Steve Witkoff is among a growing number of New York developers who are up in arms over soaring land and construction prices. So now, he’s building elsewhere.
“I can’t do anything in this town today,” Witkoff said at a construction and development forum hosted by accounting firm Anchin. “The land is too expensive.”
He pointed to his firm’s development at 150 Charles Street in Greenwich Village as an example. Witkoff said the project, which started in 2012, was built at $650 per square foot. But today, at the nearly completed 111 Murray, the developer said he is paying $850 per square foot.

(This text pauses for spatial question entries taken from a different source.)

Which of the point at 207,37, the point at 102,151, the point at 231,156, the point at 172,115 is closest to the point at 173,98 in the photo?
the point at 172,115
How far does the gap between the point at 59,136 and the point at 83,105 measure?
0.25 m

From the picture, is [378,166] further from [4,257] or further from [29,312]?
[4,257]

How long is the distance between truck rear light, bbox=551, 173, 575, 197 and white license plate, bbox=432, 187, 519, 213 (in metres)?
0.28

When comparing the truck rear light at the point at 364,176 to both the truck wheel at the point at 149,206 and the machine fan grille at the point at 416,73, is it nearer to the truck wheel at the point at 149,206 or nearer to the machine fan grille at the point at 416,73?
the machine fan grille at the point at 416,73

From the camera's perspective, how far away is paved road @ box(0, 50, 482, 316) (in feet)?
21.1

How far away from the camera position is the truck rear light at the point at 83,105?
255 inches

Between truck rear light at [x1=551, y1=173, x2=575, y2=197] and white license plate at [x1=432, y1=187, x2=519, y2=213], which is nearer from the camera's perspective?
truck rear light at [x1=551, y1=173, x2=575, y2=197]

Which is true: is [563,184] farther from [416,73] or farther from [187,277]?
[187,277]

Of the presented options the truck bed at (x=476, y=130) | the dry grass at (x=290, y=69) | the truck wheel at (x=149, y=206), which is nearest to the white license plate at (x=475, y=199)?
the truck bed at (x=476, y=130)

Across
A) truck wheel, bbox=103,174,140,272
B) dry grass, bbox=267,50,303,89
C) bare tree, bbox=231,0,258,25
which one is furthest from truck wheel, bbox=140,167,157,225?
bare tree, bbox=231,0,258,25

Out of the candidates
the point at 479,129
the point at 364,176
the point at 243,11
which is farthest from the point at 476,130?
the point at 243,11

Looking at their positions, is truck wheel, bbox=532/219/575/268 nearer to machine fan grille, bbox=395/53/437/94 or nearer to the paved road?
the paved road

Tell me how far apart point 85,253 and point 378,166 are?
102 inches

“The construction costs are out of control,” he said. “There’s no material difference in what we built there,” adding that if he were to start building today, the construction would be closer to $1,000 a square foot.
Instead, the developer has sought sunnier pastures and is overseeing projects in Florida and a $3 billion resort complex in Las Vegas, named Drew, after his late son. While he does have a handful of ongoing projects in New York, he confirmed he is not looking to develop in the city until land prices and development costs come down. Witkoff had planned to redevelop the Park Lane Hotel, but those plans never materialized because his co-investor Malaysian financier Low Taek Jho was accused of buying his stake in the hotel with stolen funds.
The Real Deal this month documented how land prices in Manhattan below 96th Street have bounced back to sky-high prices of 2015, at close to $685 a square foot, but the number of development sites that have traded dropped to just 59, a 53 percent decline from 2015.
During an earlier discussion, panelists lamented that land prices had increased so much that they were completely priced out of Manhattan. The uptick in prices has largely been driven by an oversupply of condos in the borough, according to SL Green Realty’s Robert Schiffer.
But there is an upside, noted Thomas Graham, head of Landsea’s New York division.
“Sellers are willing to talk,” Graham said during a panel on the development pipeline. “Whereas before it was, ‘ticket price or leave it.'”
Kathryn Brenzel contributed to reporting.